Currently, the ATA recommends TSH suppression following treatment for differentiated thyroid cancer by risk category. Those with persistent disease (<0.1 mU/L) should be suppressed indefinitely, while those who are disease-free but still high-risk (0.1 to 0.5 mU/L) should be suppressed for 5 to 10 years.
There is no specification for low-risk, disease-free patients (0.3 to 3 mU/L).
Carhill and colleagues analyzed data from the National Thyroid Cancer Treatment Cooperative Study Group, a multi-institutional registry running from 1987 to 2012 that prospectively collected data related to clinical outcomes following initial treatment of differentiated thyroid cancer.
They looked at the effects of initial therapies of thyroidectomy and radioiodine, along with long-term TSH suppression in 4,941 treated patients who had a median of 6 years of follow-up.
Overall survival was improved for stage III patients who received radioiodine therapy (RR 0.66, 95%CI 0.46 to 0.98, P=0.04), and there was a trend toward improved overall survival in stage IV patients who had either a thyroidectomy or radioiodine therapy (RR 0.66 and o.70, respectively, P=0.049 combined).
Carhill and colleagues reported that moderate -- but not aggressive -- TSH suppression was associated with significantly improved overall survival in all disease stages:
  • Stage I: RR 0.10, 95% CI 0.02 to 0.60, P=0.01
  • Stage II: RR 0.05, 95% CI 0.02 to 0.15, P<0.0001
  • Stage III: RR 0.15, 95% CI 0.08 to 0.29, P<0.0001
  • Stage IV: RR 0.30, 95% CI 0.14 to 0.73, P=0.01
Moderate suppression was also associated with improved disease-free survival:
  • Stage I: RR 0.35, 95% CI 0.21 to 0.61, P=0.0004
  • Stage II: RR 0.37, 95% CI 0.19 to 0.76, P=0.009
  • Stage III: RR 0.19, 95% CI 0.11 to 0.34, P<0.0001
The advantages of moderate suppression also held for distant metastatic disease, the researchers said.
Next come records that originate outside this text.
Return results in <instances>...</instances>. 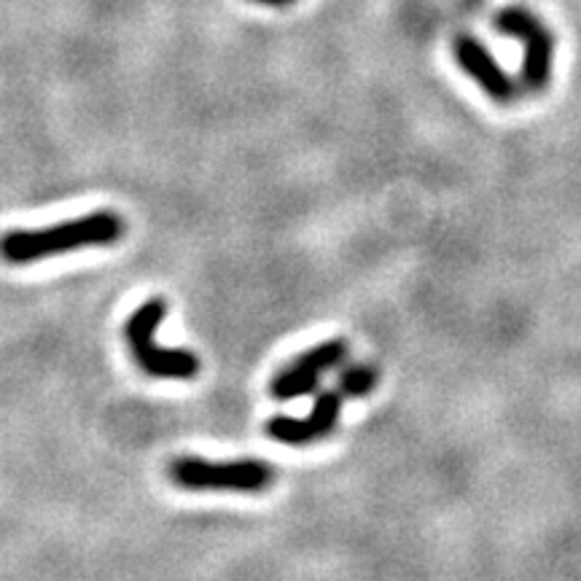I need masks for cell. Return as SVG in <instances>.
<instances>
[{
	"mask_svg": "<svg viewBox=\"0 0 581 581\" xmlns=\"http://www.w3.org/2000/svg\"><path fill=\"white\" fill-rule=\"evenodd\" d=\"M342 412V394L340 390H323L318 396L308 418H289L280 415L267 423V437L289 448H302V444H313L318 439L329 437L340 423Z\"/></svg>",
	"mask_w": 581,
	"mask_h": 581,
	"instance_id": "cell-6",
	"label": "cell"
},
{
	"mask_svg": "<svg viewBox=\"0 0 581 581\" xmlns=\"http://www.w3.org/2000/svg\"><path fill=\"white\" fill-rule=\"evenodd\" d=\"M125 235V222L114 211H97L46 229H14L0 237V259L9 265H33L82 248L114 246Z\"/></svg>",
	"mask_w": 581,
	"mask_h": 581,
	"instance_id": "cell-1",
	"label": "cell"
},
{
	"mask_svg": "<svg viewBox=\"0 0 581 581\" xmlns=\"http://www.w3.org/2000/svg\"><path fill=\"white\" fill-rule=\"evenodd\" d=\"M170 480L192 493H265L275 485V469L256 458L240 461H205L181 455L170 463Z\"/></svg>",
	"mask_w": 581,
	"mask_h": 581,
	"instance_id": "cell-3",
	"label": "cell"
},
{
	"mask_svg": "<svg viewBox=\"0 0 581 581\" xmlns=\"http://www.w3.org/2000/svg\"><path fill=\"white\" fill-rule=\"evenodd\" d=\"M377 380H380V372H377L375 366L353 364L340 375V380H336V390H340L345 399H364V396H369L372 390L377 388Z\"/></svg>",
	"mask_w": 581,
	"mask_h": 581,
	"instance_id": "cell-8",
	"label": "cell"
},
{
	"mask_svg": "<svg viewBox=\"0 0 581 581\" xmlns=\"http://www.w3.org/2000/svg\"><path fill=\"white\" fill-rule=\"evenodd\" d=\"M493 28L509 39L523 41L525 60H523V87L530 92H541L552 78V57H555V39L547 30V24L530 14L528 9H504L495 17Z\"/></svg>",
	"mask_w": 581,
	"mask_h": 581,
	"instance_id": "cell-4",
	"label": "cell"
},
{
	"mask_svg": "<svg viewBox=\"0 0 581 581\" xmlns=\"http://www.w3.org/2000/svg\"><path fill=\"white\" fill-rule=\"evenodd\" d=\"M351 347L345 340H326L318 342L315 347L304 351L302 356L293 358L286 369H280L278 375L269 383V396L275 401H291L310 396L321 383V377L326 372H332L334 366H340L347 358Z\"/></svg>",
	"mask_w": 581,
	"mask_h": 581,
	"instance_id": "cell-5",
	"label": "cell"
},
{
	"mask_svg": "<svg viewBox=\"0 0 581 581\" xmlns=\"http://www.w3.org/2000/svg\"><path fill=\"white\" fill-rule=\"evenodd\" d=\"M168 315V302L162 297L140 304L125 323V340L130 345L135 364L157 380H194L200 375V356L183 347H159L157 329Z\"/></svg>",
	"mask_w": 581,
	"mask_h": 581,
	"instance_id": "cell-2",
	"label": "cell"
},
{
	"mask_svg": "<svg viewBox=\"0 0 581 581\" xmlns=\"http://www.w3.org/2000/svg\"><path fill=\"white\" fill-rule=\"evenodd\" d=\"M452 49H455V60L463 67V73L469 78H474L487 97H493L495 103L515 100V82H512V76L504 67L495 63V57L487 52V46L482 41H476L474 35H458Z\"/></svg>",
	"mask_w": 581,
	"mask_h": 581,
	"instance_id": "cell-7",
	"label": "cell"
},
{
	"mask_svg": "<svg viewBox=\"0 0 581 581\" xmlns=\"http://www.w3.org/2000/svg\"><path fill=\"white\" fill-rule=\"evenodd\" d=\"M254 3H261V6H275V9H283V6L297 3V0H254Z\"/></svg>",
	"mask_w": 581,
	"mask_h": 581,
	"instance_id": "cell-9",
	"label": "cell"
}]
</instances>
Only moderate TSH suppression was associated with significantly improved overall survival when distant metastatic disease was diagnosed during follow-up (RR 0.34, 95% CI 0.19 to 0.65, P=0.0018).
And the length of time also mattered, the researchers said. Moderate suppression was independently associated with overall survival benefit if given for 1 year (RR 0.31, 95% CI 0.19 to 0.54) or 3 years (RR 0.29, 95% CI 0.15 to 0.60) -- but not if it is given for 5 years, Carhill reported.
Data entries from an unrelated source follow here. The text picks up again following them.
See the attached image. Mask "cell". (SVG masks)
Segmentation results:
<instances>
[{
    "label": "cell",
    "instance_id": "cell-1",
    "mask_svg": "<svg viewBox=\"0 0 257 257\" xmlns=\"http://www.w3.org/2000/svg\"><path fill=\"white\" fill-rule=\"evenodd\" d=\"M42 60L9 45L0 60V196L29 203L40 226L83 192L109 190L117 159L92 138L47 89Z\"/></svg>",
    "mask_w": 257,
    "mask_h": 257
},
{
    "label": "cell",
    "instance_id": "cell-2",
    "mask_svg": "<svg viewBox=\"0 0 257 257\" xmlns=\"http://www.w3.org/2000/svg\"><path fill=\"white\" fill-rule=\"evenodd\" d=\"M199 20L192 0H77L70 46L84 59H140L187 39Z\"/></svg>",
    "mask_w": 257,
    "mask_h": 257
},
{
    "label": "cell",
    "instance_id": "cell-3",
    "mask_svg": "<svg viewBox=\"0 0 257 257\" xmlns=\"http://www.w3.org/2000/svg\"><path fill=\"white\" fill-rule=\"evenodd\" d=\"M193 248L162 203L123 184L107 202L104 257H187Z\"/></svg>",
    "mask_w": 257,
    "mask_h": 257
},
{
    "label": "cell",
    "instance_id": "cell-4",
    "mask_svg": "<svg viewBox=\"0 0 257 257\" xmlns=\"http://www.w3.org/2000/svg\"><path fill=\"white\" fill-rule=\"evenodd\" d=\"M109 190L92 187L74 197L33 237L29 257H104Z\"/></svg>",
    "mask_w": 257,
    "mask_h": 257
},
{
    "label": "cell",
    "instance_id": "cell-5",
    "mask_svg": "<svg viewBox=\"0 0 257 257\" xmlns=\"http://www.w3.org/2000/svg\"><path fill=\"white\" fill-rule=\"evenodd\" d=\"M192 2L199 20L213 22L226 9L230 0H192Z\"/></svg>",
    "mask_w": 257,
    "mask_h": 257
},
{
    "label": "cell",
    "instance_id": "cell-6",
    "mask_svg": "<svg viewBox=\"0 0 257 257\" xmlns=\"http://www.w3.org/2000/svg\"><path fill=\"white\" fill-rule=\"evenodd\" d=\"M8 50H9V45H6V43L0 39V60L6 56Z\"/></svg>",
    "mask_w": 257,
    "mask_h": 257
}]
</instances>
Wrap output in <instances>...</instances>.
She said the fact that only moderate suppression holds survival advantages is contrary to earlier reports and analyses from this database, some of which have shown that aggressive TSH suppression was associated with improved overall survival in high-risk patients.
Although the study was limited by the potential for institutional bias, since physicians could assign disease status at entry and could select the therapy, Carhill and colleagues still concluded that moderate TSH suppression is beneficial for at least 3 years after diagnosis.
"Aggressive TSH suppression may not be warranted even in patients diagnosed with distant metastatic disease during follow-up," she said. "Moderate TSH stimulation continued at least 3 years after diagnosis may be indicated in higher-risk patients."
Michael Tuttle, MD, of Memorial Sloan Kettering Cancer Center in New York, and chair of this year's scientific program committee, noted that thyroid cancer specialists "have been doing less intense therapy these days," given questions such as how-long and how-much when it comes to TSH suppression.
"We used to keep TSH suppressed forever," Tuttle told MedPage Today, "but we saw some complications, including osteoporosis and atrial fibrillation."
But this new study "helps us understand which patients need that suppression," he said, "and which patients you can do less to."